§ **TASK SET**
- A) Retype the passage of the dm-userspace post that begins at the words "From: Ming Zhang" and stops after "sector in dm?".
- B) Condense the paragraph of the dm-userspace post that opens with "Xen needs to be able" into a short bulleted list that keeps its main facts.

§ **EXCERPT**
>>>
Re: [dm-devel] [RFC] dm-userspace

From: Ming Zhang
Date: Wed Apr 26 2006 - 18:56:02 EST


just curious, will the speed be a problem here? considering each time it
needs to contact user space for mapping a piece of data. and the size
unit is per sector in dm?

do u have any benchmark results about overhead?

ming


On Wed, 2006-04-26 at 15:45 -0700, Dan Smith wrote:
> Xen needs to be able to directly access disk formats such as QEMU's
> qcow, VMware's vmdk, and possibly others. Most of these formats are
> based on copy-on-write ideas, and thus have a base image and a bunch
> of modified blocks stored elsewhere. Presenting this to a virtual
> machine transparently as a normal block device would be ideal. The
> solution I propose is to use device-mapper for redirecting block
> accesses to the appropriate locations within either the base image or
> the COW space, with the following constraints:
>
> 1. The block-allocation algorithm and formatting scheme should not be
> in the kernel. This gives the most flexibility and puts the
> complexity in userspace.
> 2. Actual data flow should happen only in the kernel, and userspace
> should be able to control it without the blocks being passed back
> and forth.
<<<
§ **COLLECTED MATERIAL**
>>>
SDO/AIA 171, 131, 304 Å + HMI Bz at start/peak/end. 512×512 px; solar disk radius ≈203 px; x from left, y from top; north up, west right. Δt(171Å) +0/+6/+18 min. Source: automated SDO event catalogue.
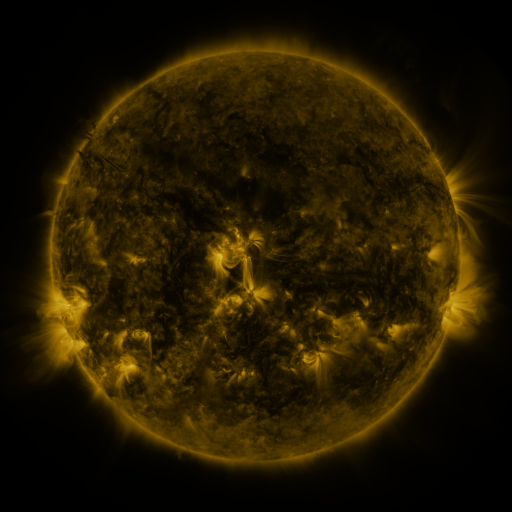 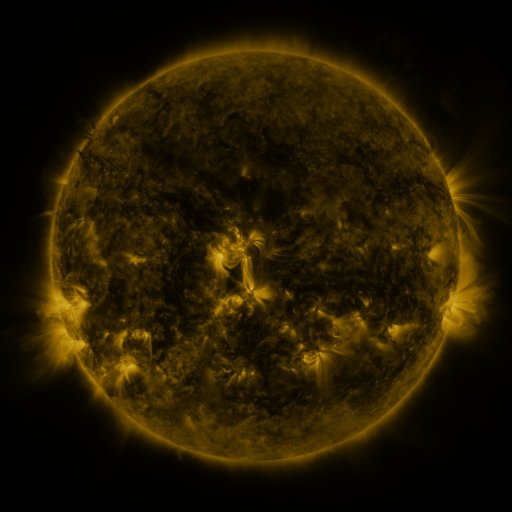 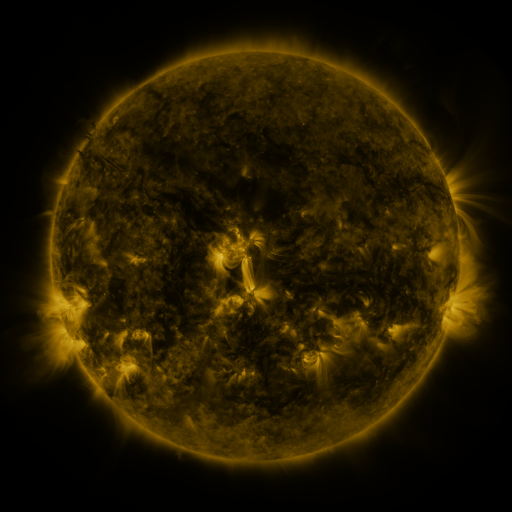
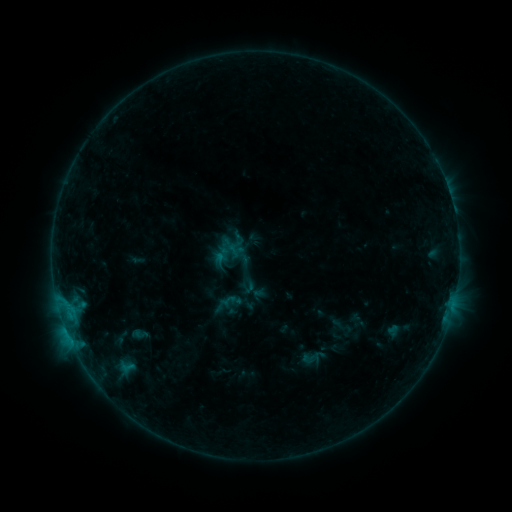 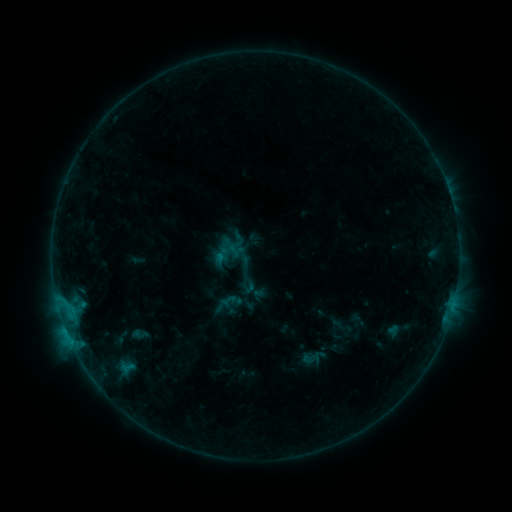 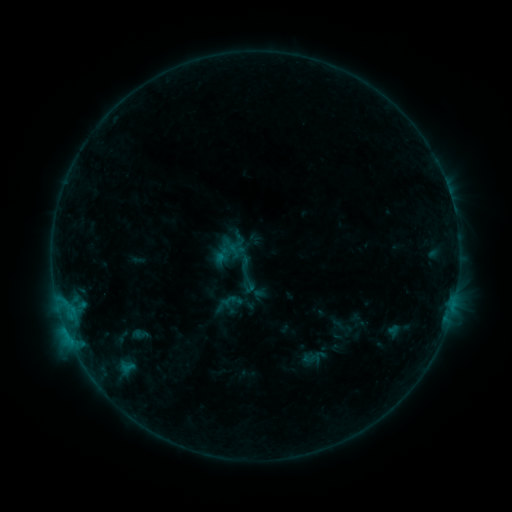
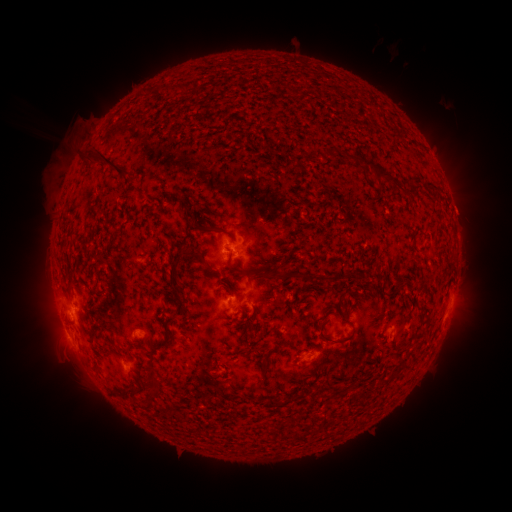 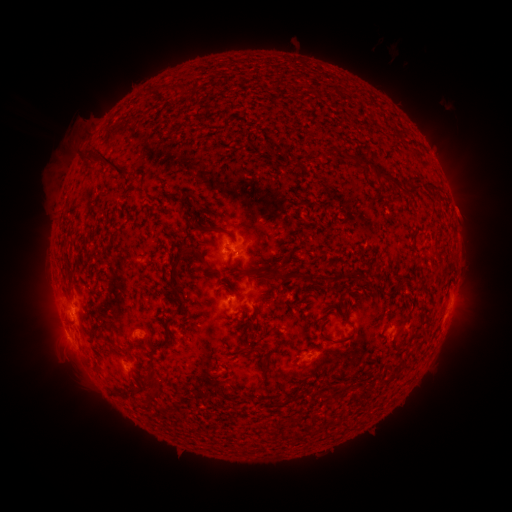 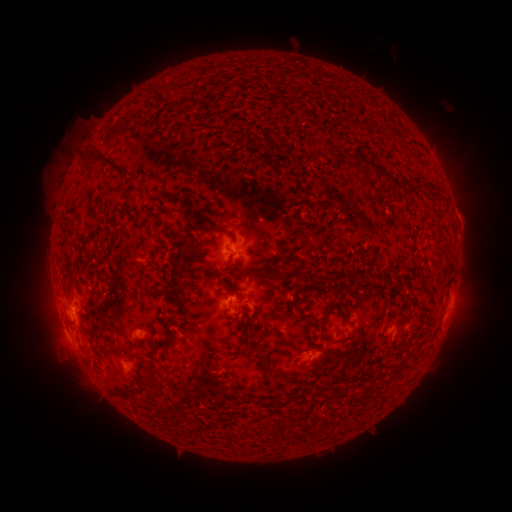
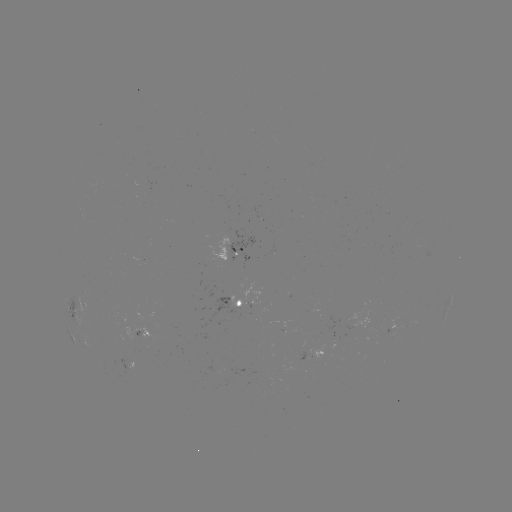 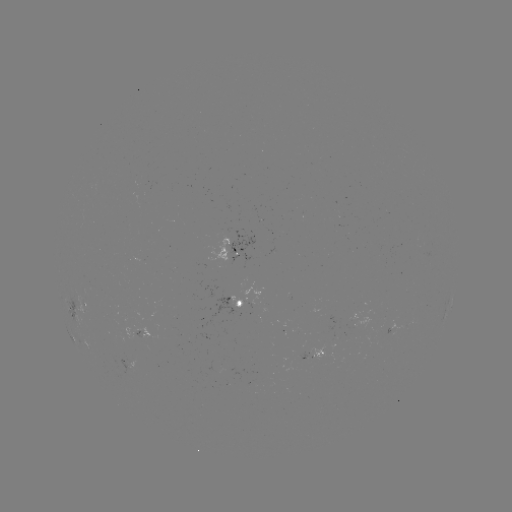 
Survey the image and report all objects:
eruption: (464, 210)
<<<
§ **RESPONSES PER TASK**
- A)
From: Ming Zhang
Date: Wed Apr 26 2006 - 18:56:02 EST


just curious, will the speed be a problem here? considering each time it
needs to contact user space for mapping a piece of data. and the size
unit is per sector in dm?

- B)
- Xen needs direct access to disk formats such as QEMU's qcow, VMware's vmdk, and possibly others.
- Most of these formats follow copy-on-write ideas, with a base image and modified blocks stored elsewhere.
- Ideally, this would be presented to a virtual machine transparently as a normal block device.
- The proposed solution uses device-mapper to redirect block accesses to the appropriate locations in either the base image or the COW space, subject to certain constraints.